(Saved entries)
--- START ---

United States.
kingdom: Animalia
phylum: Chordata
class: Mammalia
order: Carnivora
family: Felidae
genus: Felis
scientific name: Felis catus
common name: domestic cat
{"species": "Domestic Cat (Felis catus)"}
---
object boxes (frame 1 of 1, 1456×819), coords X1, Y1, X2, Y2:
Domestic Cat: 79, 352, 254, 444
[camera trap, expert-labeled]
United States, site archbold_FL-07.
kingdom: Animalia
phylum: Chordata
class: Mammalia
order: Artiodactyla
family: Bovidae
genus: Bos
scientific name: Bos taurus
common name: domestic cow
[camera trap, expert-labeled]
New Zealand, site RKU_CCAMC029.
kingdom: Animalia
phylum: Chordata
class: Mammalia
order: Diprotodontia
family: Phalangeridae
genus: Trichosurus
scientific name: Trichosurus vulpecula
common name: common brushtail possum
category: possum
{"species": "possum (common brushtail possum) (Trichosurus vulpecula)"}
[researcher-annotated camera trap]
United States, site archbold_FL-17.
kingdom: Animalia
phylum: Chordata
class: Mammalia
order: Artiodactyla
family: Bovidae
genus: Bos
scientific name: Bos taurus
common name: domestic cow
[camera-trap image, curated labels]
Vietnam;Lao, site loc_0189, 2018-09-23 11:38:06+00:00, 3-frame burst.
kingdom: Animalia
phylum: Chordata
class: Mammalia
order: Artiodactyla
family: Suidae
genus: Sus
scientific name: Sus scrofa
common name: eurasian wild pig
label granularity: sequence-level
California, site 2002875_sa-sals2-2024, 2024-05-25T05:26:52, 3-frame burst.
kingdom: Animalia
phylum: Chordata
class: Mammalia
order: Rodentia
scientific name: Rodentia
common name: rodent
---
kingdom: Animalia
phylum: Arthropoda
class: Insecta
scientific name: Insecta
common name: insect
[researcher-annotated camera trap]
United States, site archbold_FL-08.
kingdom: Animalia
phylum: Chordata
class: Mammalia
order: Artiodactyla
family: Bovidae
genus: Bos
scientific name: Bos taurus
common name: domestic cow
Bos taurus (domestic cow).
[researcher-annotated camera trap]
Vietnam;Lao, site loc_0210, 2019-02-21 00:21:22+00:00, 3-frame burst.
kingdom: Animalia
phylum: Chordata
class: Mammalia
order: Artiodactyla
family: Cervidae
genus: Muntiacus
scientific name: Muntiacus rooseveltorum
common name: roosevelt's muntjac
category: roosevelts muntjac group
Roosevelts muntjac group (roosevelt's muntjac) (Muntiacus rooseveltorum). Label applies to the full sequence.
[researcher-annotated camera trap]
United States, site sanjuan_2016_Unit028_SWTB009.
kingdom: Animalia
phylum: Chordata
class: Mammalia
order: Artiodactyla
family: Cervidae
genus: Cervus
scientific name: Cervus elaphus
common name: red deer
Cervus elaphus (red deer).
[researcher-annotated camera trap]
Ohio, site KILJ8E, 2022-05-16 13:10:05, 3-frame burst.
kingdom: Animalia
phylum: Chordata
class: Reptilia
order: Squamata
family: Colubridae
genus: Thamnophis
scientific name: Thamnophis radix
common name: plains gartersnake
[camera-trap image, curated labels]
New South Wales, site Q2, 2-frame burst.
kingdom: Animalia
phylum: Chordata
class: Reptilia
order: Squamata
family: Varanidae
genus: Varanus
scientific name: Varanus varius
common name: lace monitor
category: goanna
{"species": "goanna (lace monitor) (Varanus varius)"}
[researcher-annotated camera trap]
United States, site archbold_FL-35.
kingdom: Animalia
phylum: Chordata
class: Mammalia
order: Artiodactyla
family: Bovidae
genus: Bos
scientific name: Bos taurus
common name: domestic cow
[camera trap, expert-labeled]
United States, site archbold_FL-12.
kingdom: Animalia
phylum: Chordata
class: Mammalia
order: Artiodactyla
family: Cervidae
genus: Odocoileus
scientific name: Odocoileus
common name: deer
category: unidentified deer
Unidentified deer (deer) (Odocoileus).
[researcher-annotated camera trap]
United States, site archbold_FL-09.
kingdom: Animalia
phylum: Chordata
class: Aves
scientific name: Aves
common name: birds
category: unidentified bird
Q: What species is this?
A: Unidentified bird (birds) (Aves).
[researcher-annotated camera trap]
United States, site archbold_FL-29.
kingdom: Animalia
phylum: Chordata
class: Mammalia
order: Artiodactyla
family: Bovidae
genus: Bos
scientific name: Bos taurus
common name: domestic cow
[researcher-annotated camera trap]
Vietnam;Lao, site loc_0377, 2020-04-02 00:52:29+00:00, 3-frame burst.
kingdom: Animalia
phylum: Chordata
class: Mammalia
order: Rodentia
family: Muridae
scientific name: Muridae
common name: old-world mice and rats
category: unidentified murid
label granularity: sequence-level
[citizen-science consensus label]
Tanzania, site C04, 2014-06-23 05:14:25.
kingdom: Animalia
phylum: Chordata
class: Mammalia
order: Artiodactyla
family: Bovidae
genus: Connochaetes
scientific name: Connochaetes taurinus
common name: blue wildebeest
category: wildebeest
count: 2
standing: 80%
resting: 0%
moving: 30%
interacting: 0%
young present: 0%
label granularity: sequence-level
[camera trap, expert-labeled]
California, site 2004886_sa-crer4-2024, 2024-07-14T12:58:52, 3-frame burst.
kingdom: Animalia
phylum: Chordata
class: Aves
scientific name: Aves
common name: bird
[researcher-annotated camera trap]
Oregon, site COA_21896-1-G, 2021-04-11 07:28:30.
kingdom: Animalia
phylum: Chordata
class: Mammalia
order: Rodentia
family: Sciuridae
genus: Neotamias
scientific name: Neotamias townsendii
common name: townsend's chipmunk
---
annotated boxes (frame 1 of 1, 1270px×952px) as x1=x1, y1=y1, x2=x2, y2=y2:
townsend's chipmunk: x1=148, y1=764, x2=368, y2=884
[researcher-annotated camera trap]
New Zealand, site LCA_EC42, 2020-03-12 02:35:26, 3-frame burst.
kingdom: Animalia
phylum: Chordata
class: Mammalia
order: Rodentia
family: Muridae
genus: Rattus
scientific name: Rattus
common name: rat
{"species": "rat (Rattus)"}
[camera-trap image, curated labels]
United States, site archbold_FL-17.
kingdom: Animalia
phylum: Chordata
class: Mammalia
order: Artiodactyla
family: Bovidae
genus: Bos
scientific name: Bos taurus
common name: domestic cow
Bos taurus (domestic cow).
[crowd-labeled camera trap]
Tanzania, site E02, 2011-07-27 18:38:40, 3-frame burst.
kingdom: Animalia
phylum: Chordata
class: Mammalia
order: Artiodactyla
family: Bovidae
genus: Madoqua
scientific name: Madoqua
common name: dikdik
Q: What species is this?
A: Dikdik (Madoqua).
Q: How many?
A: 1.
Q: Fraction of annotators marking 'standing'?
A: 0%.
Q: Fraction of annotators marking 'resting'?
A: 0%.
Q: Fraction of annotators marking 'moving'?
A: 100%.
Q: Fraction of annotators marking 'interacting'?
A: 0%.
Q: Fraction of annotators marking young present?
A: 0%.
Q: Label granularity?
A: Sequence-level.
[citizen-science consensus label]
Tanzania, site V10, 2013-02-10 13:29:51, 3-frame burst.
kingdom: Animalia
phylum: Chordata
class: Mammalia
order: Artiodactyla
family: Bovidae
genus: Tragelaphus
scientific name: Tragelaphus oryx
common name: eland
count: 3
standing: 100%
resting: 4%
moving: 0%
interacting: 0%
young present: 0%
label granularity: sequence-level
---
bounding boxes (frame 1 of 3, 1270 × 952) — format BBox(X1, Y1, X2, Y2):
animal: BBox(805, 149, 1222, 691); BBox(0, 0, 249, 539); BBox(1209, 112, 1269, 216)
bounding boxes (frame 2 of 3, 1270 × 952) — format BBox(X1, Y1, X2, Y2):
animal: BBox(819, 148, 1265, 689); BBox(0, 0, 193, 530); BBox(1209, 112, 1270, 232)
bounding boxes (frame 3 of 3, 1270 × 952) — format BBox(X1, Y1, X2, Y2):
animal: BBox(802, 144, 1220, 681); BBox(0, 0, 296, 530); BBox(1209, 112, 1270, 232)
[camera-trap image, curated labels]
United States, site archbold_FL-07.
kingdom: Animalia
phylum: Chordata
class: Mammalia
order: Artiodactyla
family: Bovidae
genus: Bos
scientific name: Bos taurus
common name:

--- END ---

- [WORK REQUEST]: Scan the records above for the word "States". Copy each line that has it.

- [RESPONSE AREA]:
United States.
United States, site archbold_FL-07.
United States, site archbold_FL-17.
United States, site archbold_FL-08.
United States, site sanjuan_2016_Unit028_SWTB009.
United States, site archbold_FL-35.
United States, site archbold_FL-12.
United States, site archbold_FL-09.
United States, site archbold_FL-29.
United States, site archbold_FL-17.
United States, site archbold_FL-07.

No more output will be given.